Computes the sum of double-precision floating-point strided array elements, ignoring `NaN` values and using ordinary recursive summation.

```javascript
var Float64Array = require( '@stdlib/array/float64' );

var x = new Float64Array( [ 1.0, -2.0, NaN, 2.0 ] );

var v = dnansumors( x.length, x, 1 );
// returns 1.0
```

The function has the following parameters:

-   **N**: number of indexed elements.
-   **x**: input [`Float64Array`][@stdlib/array/float64].
-   **strideX**: stride length for `x`.

The `N` and stride parameters determine which elements in the strided arrays are accessed at runtime. For example, to compute the sum of every other element in `x`,

```javascript
var Float64Array = require( '@stdlib/array/float64' );
var floor = require( '@stdlib/math/base/special/floor' );

var x = new Float64Array( [ 1.0, 2.0, NaN, -7.0, NaN, 3.0, 4.0, 2.0 ] );

var v = dnansumors( 4, x, 2 );
// returns 5.0
```

Note that indexing is relative to the first index. To introduce an offset, use [`typed array`][mdn-typed-array] views.

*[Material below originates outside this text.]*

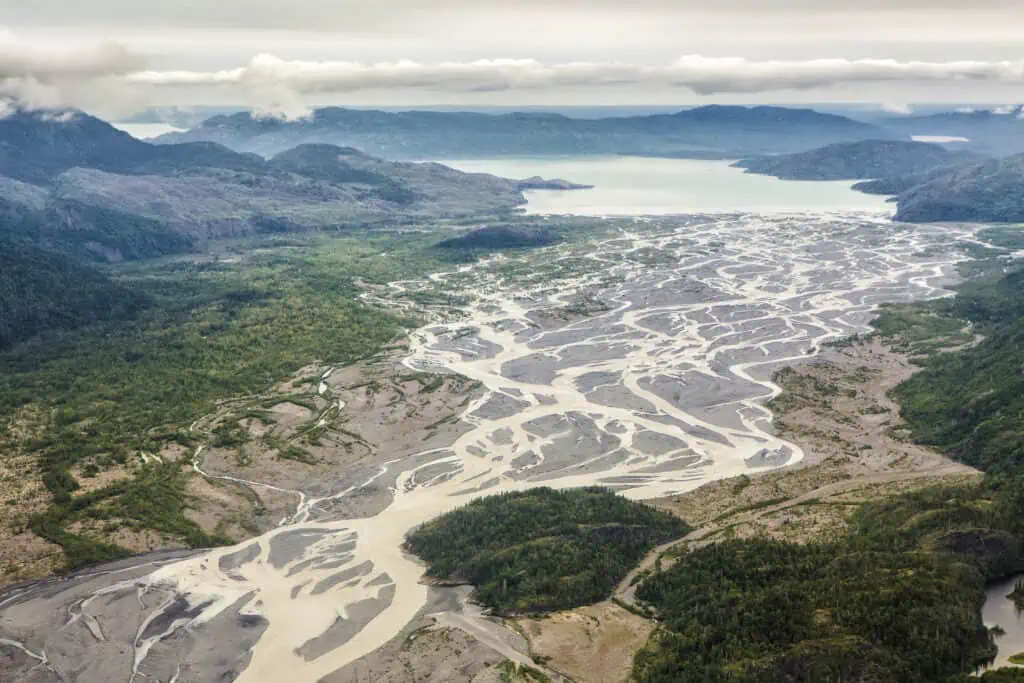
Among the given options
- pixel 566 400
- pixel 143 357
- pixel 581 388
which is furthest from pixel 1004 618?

<!-- eslint-disable stdlib/capitalized-comments -->

```javascript
var Float64Array = require( '@stdlib/array/float64' );

var x0 = new Float64Array( [ 2.0, 1.0, NaN, -2.0, -2.0, 2.0, 3.0, 4.0 ] );
var x1 = new Float64Array( x0.buffer, x0.BYTES_PER_ELEMENT*1 ); // start at 2nd element

var v = dnansumors( 4, x1, 2 );
// returns 5.0
```

#### dnansumors.ndarray( N, x, strideX, offsetX )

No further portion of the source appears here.